BRIEF
Reprint all entries without any alteration.

══ INFORMATION

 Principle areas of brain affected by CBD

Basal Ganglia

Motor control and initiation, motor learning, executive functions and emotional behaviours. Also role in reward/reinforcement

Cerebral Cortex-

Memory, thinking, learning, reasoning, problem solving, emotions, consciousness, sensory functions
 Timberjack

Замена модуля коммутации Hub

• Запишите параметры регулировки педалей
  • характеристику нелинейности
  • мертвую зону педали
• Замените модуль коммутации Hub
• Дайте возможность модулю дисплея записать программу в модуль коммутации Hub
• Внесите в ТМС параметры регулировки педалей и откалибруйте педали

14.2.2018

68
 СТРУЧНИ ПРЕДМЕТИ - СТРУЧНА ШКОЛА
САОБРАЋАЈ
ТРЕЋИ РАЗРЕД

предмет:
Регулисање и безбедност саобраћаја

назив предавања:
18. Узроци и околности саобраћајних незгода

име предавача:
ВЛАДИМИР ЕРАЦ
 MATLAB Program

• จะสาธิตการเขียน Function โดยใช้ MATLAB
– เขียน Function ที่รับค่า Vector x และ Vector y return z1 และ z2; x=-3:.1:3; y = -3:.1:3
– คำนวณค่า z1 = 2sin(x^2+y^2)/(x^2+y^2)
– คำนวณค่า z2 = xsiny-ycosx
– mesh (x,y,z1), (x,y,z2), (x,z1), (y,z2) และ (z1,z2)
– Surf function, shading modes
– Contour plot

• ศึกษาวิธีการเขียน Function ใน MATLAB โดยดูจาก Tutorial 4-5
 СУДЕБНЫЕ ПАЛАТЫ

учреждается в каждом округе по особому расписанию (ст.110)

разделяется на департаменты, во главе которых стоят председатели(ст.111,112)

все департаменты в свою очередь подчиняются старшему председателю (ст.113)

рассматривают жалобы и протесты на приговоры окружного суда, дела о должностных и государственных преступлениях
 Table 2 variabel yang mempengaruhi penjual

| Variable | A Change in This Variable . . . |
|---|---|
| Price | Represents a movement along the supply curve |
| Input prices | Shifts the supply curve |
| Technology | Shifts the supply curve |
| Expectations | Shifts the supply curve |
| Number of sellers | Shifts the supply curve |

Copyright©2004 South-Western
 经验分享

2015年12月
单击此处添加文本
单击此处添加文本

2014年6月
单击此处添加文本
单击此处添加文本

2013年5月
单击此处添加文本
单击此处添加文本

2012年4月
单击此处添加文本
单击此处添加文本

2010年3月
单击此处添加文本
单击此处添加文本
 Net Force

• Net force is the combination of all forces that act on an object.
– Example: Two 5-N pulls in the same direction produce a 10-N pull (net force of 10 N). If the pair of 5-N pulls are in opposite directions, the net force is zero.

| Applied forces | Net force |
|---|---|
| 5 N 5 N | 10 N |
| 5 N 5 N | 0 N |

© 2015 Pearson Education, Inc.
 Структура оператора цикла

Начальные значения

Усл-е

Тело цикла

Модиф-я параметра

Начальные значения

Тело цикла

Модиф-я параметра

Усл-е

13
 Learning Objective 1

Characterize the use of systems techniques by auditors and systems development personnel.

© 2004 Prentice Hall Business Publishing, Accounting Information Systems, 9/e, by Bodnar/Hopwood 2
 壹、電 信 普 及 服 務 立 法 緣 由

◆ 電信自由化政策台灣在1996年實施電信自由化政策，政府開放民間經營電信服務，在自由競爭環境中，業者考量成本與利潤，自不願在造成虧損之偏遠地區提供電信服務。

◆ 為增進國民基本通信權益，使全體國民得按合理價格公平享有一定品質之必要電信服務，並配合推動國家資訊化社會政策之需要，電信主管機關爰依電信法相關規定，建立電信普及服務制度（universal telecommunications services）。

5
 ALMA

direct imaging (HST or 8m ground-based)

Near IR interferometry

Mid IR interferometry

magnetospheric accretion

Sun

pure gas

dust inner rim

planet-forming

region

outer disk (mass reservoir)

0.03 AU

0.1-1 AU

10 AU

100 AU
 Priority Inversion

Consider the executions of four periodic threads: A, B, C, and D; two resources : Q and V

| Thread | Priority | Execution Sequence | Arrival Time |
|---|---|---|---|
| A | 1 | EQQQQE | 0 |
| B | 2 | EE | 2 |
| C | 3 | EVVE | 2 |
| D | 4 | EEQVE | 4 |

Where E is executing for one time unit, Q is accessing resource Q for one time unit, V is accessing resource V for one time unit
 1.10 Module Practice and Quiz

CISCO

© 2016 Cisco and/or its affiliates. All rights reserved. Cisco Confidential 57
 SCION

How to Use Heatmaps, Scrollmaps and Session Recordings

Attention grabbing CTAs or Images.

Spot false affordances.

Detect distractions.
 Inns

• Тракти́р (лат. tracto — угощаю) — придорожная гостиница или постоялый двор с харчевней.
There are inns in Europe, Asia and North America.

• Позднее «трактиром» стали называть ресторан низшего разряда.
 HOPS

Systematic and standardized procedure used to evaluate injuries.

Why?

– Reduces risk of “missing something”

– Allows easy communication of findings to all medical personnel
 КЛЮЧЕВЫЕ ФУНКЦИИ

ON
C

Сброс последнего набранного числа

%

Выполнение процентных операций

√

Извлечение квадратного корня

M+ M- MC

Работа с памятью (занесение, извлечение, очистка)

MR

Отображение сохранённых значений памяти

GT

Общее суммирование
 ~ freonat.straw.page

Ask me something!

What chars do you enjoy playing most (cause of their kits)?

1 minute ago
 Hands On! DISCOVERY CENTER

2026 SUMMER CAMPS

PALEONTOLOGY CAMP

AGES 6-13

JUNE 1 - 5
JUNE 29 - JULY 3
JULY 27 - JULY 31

════

RESULT
 Principle areas of brain affected by CBD

Basal Ganglia

Motor control and initiation, motor learning, executive functions and emotional behaviours. Also role in reward/reinforcement

Cerebral Cortex-

Memory, thinking, learning, reasoning, problem solving, emotions, consciousness, sensory functions
 Timberjack

Замена модуля коммутации Hub

• Запишите параметры регулировки педалей
  • характеристику нелинейности
  • мертвую зону педали
• Замените модуль коммутации Hub
• Дайте возможность модулю дисплея записать программу в модуль коммутации Hub
• Внесите в ТМС параметры регулировки педалей и откалибруйте педали

14.2.2018

68
 СТРУЧНИ ПРЕДМЕТИ - СТРУЧНА ШКОЛА
САОБРАЋАЈ
ТРЕЋИ РАЗРЕД

предмет:
Регулисање и безбедност саобраћаја

назив предавања:
18. Узроци и околности саобраћајних незгода

име предавача:
ВЛАДИМИР ЕРАЦ
 MATLAB Program

• จะสาธิตการเขียน Function โดยใช้ MATLAB
– เขียน Function ที่รับค่า Vector x และ Vector y return z1 และ z2; x=-3:.1:3; y = -3:.1:3
– คำนวณค่า z1 = 2sin(x^2+y^2)/(x^2+y^2)
– คำนวณค่า z2 = xsiny-ycosx
– mesh (x,y,z1), (x,y,z2), (x,z1), (y,z2) และ (z1,z2)
– Surf function, shading modes
– Contour plot

• ศึกษาวิธีการเขียน Function ใน MATLAB โดยดูจาก Tutorial 4-5
 СУДЕБНЫЕ ПАЛАТЫ

учреждается в каждом округе по особому расписанию (ст.110)

разделяется на департаменты, во главе которых стоят председатели(ст.111,112)

все департаменты в свою очередь подчиняются старшему председателю (ст.113)

рассматривают жалобы и протесты на приговоры окружного суда, дела о должностных и государственных преступлениях
 Table 2 variabel yang mempengaruhi penjual

| Variable | A Change in This Variable . . . |
|---|---|
| Price | Represents a movement along the supply curve |
| Input prices | Shifts the supply curve |
| Technology | Shifts the supply curve |
| Expectations | Shifts the supply curve |
| Number of sellers | Shifts the supply curve |

Copyright©2004 South-Western
 经验分享

2015年12月
单击此处添加文本
单击此处添加文本

2014年6月
单击此处添加文本
单击此处添加文本

2013年5月
单击此处添加文本
单击此处添加文本

2012年4月
单击此处添加文本
单击此处添加文本

2010年3月
单击此处添加文本
单击此处添加文本
 Net Force

• Net force is the combination of all forces that act on an object.
– Example: Two 5-N pulls in the same direction produce a 10-N pull (net force of 10 N). If the pair of 5-N pulls are in opposite directions, the net force is zero.

| Applied forces | Net force |
|---|---|
| 5 N 5 N | 10 N |
| 5 N 5 N | 0 N |

© 2015 Pearson Education, Inc.
 Структура оператора цикла

Начальные значения

Усл-е

Тело цикла

Модиф-я параметра

Начальные значения

Тело цикла

Модиф-я параметра

Усл-е

13
 Learning Objective 1

Characterize the use of systems techniques by auditors and systems development personnel.

© 2004 Prentice Hall Business Publishing, Accounting Information Systems, 9/e, by Bodnar/Hopwood 2
 壹、電 信 普 及 服 務 立 法 緣 由

◆ 電信自由化政策台灣在1996年實施電信自由化政策，政府開放民間經營電信服務，在自由競爭環境中，業者考量成本與利潤，自不願在造成虧損之偏遠地區提供電信服務。

◆ 為增進國民基本通信權益，使全體國民得按合理價格公平享有一定品質之必要電信服務，並配合推動國家資訊化社會政策之需要，電信主管機關爰依電信法相關規定，建立電信普及服務制度（universal telecommunications services）。

5
 ALMA

direct imaging (HST or 8m ground-based)

Near IR interferometry

Mid IR interferometry

magnetospheric accretion

Sun

pure gas

dust inner rim

planet-forming

region

outer disk (mass reservoir)

0.03 AU

0.1-1 AU

10 AU

100 AU
 Priority Inversion

Consider the executions of four periodic threads: A, B, C, and D; two resources : Q and V

| Thread | Priority | Execution Sequence | Arrival Time |
|---|---|---|---|
| A | 1 | EQQQQE | 0 |
| B | 2 | EE | 2 |
| C | 3 | EVVE | 2 |
| D | 4 | EEQVE | 4 |

Where E is executing for one time unit, Q is accessing resource Q for one time unit, V is accessing resource V for one time unit
 1.10 Module Practice and Quiz

CISCO

© 2016 Cisco and/or its affiliates. All rights reserved. Cisco Confidential 57
 SCION

How to Use Heatmaps, Scrollmaps and Session Recordings

Attention grabbing CTAs or Images.

Spot false affordances.

Detect distractions.
 Inns

• Тракти́р (лат. tracto — угощаю) — придорожная гостиница или постоялый двор с харчевней.
There are inns in Europe, Asia and North America.

• Позднее «трактиром» стали называть ресторан низшего разряда.
 HOPS

Systematic and standardized procedure used to evaluate injuries.

Why?

– Reduces risk of “missing something”

– Allows easy communication of findings to all medical personnel
 КЛЮЧЕВЫЕ ФУНКЦИИ

ON
C

Сброс последнего набранного числа

%

Выполнение процентных операций

√

Извлечение квадратного корня

M+ M- MC

Работа с памятью (занесение, извлечение, очистка)

MR

Отображение сохранённых значений памяти

GT

Общее суммирование
 ~ freonat.straw.page

Ask me something!

What chars do you enjoy playing most (cause of their kits)?

1 minute ago
 Hands On! DISCOVERY CENTER

2026 SUMMER CAMPS

PALEONTOLOGY CAMP

AGES 6-13

JUNE 1 - 5
JUNE 29 - JULY 3
JULY 27 - JULY 31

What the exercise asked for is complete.